“Who is that?” asked the elder brother.

“I don’t know,” answered the younger.

Soon they saw Haka Lasi spring up on the water and call. She had a large string of hearts around her neck. Then she sank again in the water. Again she came up at some distance and called a second time.

Now Tsore Jowa came down from the sun and went to the old sweat-house, where she found nothing but a heap of bones and ashes. Putting pitch on her head and on her arms, and strips of deerskin around her neck with pitch on them, she cried and went around mourning. After a time she began to look for her sister. She went everywhere; went to Klamath Lake.

For some time the two Tsanunewa brothers had heard a voice singing,—

“Li-wa-éh, li-wa-há,
Li-wa-éh, li-wa-há.”

This was old Juka. He was lying in the ground where he had fallen, and was crying.

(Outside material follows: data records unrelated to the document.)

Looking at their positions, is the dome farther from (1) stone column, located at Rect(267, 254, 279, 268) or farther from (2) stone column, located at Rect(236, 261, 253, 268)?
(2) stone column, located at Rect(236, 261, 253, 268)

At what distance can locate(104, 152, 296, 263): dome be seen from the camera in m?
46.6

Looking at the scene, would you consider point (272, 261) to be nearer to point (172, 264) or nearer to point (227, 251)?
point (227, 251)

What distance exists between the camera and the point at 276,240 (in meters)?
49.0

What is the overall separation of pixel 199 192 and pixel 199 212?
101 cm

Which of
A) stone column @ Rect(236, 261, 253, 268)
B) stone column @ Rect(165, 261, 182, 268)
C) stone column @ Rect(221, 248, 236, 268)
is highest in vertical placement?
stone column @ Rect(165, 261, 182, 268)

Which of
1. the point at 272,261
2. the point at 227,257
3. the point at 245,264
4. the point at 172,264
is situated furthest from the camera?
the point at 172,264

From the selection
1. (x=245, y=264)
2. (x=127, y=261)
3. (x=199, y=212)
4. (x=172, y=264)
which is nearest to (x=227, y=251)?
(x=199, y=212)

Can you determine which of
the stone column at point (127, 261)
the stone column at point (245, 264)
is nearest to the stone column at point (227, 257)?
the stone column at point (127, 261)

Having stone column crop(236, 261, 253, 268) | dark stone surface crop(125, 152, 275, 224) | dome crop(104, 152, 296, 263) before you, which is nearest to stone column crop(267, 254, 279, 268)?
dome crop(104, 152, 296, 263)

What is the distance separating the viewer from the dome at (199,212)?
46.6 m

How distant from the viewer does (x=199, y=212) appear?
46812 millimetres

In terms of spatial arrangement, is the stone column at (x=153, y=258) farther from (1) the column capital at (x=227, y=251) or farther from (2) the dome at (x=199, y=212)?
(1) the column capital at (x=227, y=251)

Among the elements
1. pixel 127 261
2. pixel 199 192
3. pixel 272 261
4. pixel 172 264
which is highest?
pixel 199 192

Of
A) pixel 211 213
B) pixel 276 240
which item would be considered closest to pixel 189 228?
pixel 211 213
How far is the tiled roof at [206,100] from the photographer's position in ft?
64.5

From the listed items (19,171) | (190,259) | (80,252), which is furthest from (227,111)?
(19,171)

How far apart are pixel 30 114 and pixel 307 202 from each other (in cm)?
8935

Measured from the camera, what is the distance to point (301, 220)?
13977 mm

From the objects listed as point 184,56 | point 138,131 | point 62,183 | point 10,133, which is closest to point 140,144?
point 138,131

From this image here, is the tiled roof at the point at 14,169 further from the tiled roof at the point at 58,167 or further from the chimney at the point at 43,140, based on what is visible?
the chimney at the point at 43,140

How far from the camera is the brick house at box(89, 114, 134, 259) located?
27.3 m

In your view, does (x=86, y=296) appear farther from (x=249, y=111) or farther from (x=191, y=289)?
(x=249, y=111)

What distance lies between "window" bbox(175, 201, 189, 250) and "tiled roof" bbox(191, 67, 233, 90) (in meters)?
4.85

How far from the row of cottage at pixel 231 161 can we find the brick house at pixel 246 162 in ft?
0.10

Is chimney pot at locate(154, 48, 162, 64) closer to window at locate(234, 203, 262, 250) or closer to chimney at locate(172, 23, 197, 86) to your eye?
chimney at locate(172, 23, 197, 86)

Tsore Jowa searched, inquired, asked every one about Haka Lasi, and told what she had done,— that she had killed her own brothers and father.

Tsore Jowa came at last to the house of the two Tsanunewa brothers one day about sunset, and spoke to their grandmother. “My sister, Haka Lasi, has killed all my brothers and my father,” said she; and she told the whole story.

The old woman cried when she heard what Tsore Jowa told her. The two brothers were away hunting; they came home about dark with a large string of ducks. “This woman,” said the grandmother, “is looking for her sister, who has killed all her people.”